# LOGISTIC REGRESSION

## AGENDA
1. Refresh your memory on how to do linear regression in scikit-learn
2. Attempt to use linear regression for classification
3. Show you why logistic regression is a better alternative for classification
4. Brief overview of probability, odds, e, log, and log-odds
5. Explain the form of logistic regression
6. Compare logistic regression with other models

## PART 1: PREDICTING A CATEGORICAL RESPONSE

In [1]:
%matplotlib inline
import matplotlib.pyplot as plt
import numpy as np
import pandas as pd

import warnings
warnings.filterwarnings("ignore", category=FutureWarning)

In [None]:
# glass identification dataset
url = 'http://archive.ics.uci.edu/ml/machine-learning-databases/glass/glass.data'
col_names = ['id','ri','na','mg','al','si','k','ca','ba','fe','glass_type']
glass = pd.read_csv(url, names=col_names, index_col='id')
glass['assorted'] = glass.glass_type.map({1:0, 2:0, 3:0, 4:0, 5:1, 6:1, 7:1})
glass.head()

## PART 2: USING LOGISTIC REGRESSION

In [None]:
# Logistic regression can do what we just did:
# fit a linear regression model and store the class predictions
from sklearn.linear_model import LogisticRegression
logreg = LogisticRegression(C=1e9)
feature_cols = ['al']
X = glass[feature_cols]
y = glass.assorted
logreg.fit(X, y)
assorted_pred_class = logreg.predict(X)

In [None]:
LogisticRegression?

In [None]:
glass.shape

In [None]:
# print the class predictions
assorted_pred_class

In [None]:
glass.head()

In [None]:
# add predicted class to DataFrame
glass['assorted_pred_class'] = assorted_pred_class

In [None]:
glass.head()

In [None]:
# sort DataFrame by al
glass.sort_values('al', inplace=True)

In [None]:
# plot the class predictions again
plt.scatter(glass.al, glass.assorted)
plt.plot(glass.al, glass.assorted_pred_class, color='red')

### What if we wanted the **predicted probabilities** instead of just the **class predictions**, to understand how confident we are in a given prediction?

In [None]:
logreg.predict_proba(X)

In [None]:
# store the predicted probabilites of class 1
assorted_pred_prob = logreg.predict_proba(X)[:, 1]

In [None]:
assorted_pred_prob

In [None]:
glass['assorted_pred_prob'] = sorted(assorted_pred_prob)

In [None]:
# plot the predicted probabilities
plt.scatter(glass.al, glass.assorted)

○ ○ ○ ○ ○ ○ ○

## What you will do
1. In the logistic regression notebook, which column does the model use as its only feature?
2. Duplicate the part of the logistic regression notebook starting with "### What if" and going on through "a given prediction?".
3. Pick up the logistic regression notebook from the point where it stops.

## Recorded information
○ ○ ○ ○ ○ ○ ○

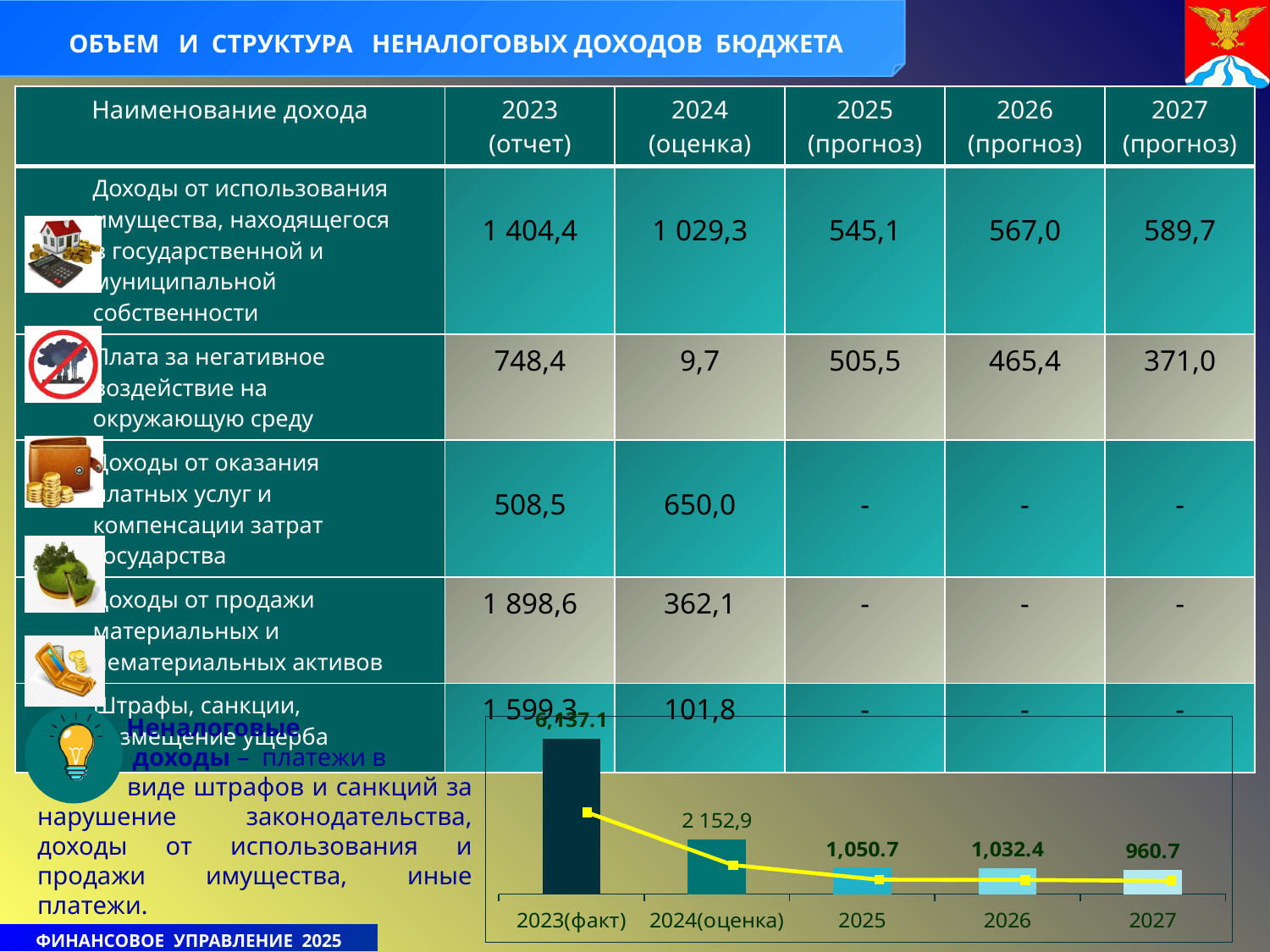
In the chart at the bottom of the slide, do the values rise or fall from 2023(факт) to 2027? Fall In the chart at the bottom of the slide, what is the value for 2027? 960.7 In the chart at the bottom of the slide, what is the difference between the values for 2026 and 2027? 71.7 What kind of chart is shown at the bottom of the slide? Bar chart with a line overlay In the chart at the bottom of the slide, what is the value for 2025? 1,050.7 In the chart at the bottom of the slide, what is the value for 2026? 1,032.4 In the chart at the bottom of the slide, what is the difference between the values for 2025 and 2026? 18.3 How many categories (years) are shown on the x axis of the chart at the bottom of the slide? 5 In the chart at the bottom of the slide, what is the value for 2024(оценка)? 2 152,9 In the chart at the bottom of the slide, which year has the lowest value? 2027 In the chart at the bottom of the slide, which year has the highest value? 2023(факт) In the chart at the bottom of the slide, which is larger: the value for 2024(оценка) or the value for 2025? 2024(оценка)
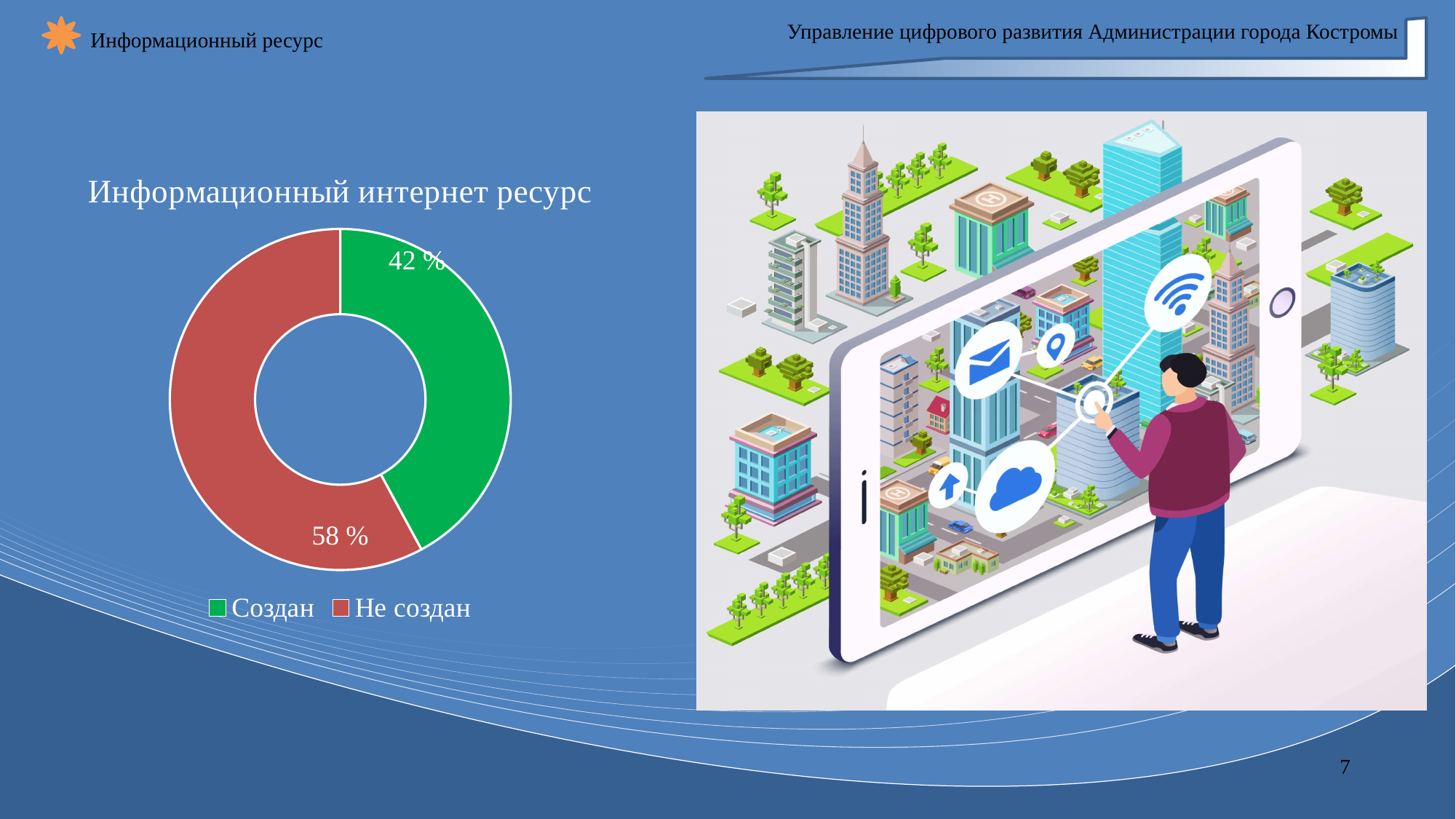
What is the value for "Создан" in the chart? 42 % What is the value for "Не создан" in the chart? 58 % What kind of chart is shown on the slide? Doughnut (pie) chart Which category has the largest share in the chart? Не создан How many categories does the chart show? 2 Which is larger, the share for "Создан" or for "Не создан"? Не создан What colour represents "Создан" in the chart? Green What is the difference between the "Не создан" and "Создан" shares? 16 % How many entries does the legend list? 2 What is the title of the chart? Информационный интернет ресурс What share of the chart does the "Не создан" slice take? 58 % Which category has the smallest share in the chart? Создан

○ ○ ○ ○ ○ ○ ○

## Answers provided
1. The 'al' column.

2.
### What if we wanted the **predicted probabilities** instead of just the **class predictions**, to understand how confident we are in a given prediction?

3.
plt.plot(glass.al, glass.assorted_pred_prob, color='red')

In [None]:
# examine some example predictions
print (logreg.predict_proba([[1]]))
print (logreg.predict_proba([[2]]))
print (logreg.predict_proba([[3]]))

#### What is this? 
* The first column indicates the predicted probability of **class 0**, and the second column indicates the predicted probability of **class 1**.

## PART 3: PROBABILITY, ODDS, e, LOG, LOG-ODDS



## LOGISTIC REGRESSION ANALYSIS: UNDERSTANDING ODDS AND PROBABILITY

Probability and odds measure the same thing: **the likelihood of a specific outcome**.

People use the terms odds and probability interchangeably in casual usage, but that is unfortunate. It just creates confusion because they are not equivalent.

They measure the same thing on different scales. Imagine how confusing it would be if people used degrees Celsius and degrees Fahrenheit interchangeably. “It’s going to be 35 degrees today” could really make you dress the wrong way.

In measuring the likelihood of any outcome, we need to know two things: how many times something happened and how many times it could have happened, or equivalently, how many times it didn’t. The outcome of interest is called a success, whether it’s a good outcome or not.

The other outcome is a failure. Each time one of the outcomes could occur is called a trial. Since each trial must end in success or failure, number of successes and number of failures adds up to total number of trials.

Probability is the number of times success occurred compared to the total number of trials.

Odds are the number of times success occurred compared to the number of times failure occurred.

For example, to predict the likelihood of accidents at a particular intersection, each car that goes through the intersection is considered a trial. Each trial has one of two outcomes: accident or safe passage. If the outcome we’re most interested in modeling is an accident, that is a success (no matter how morbid it sounds).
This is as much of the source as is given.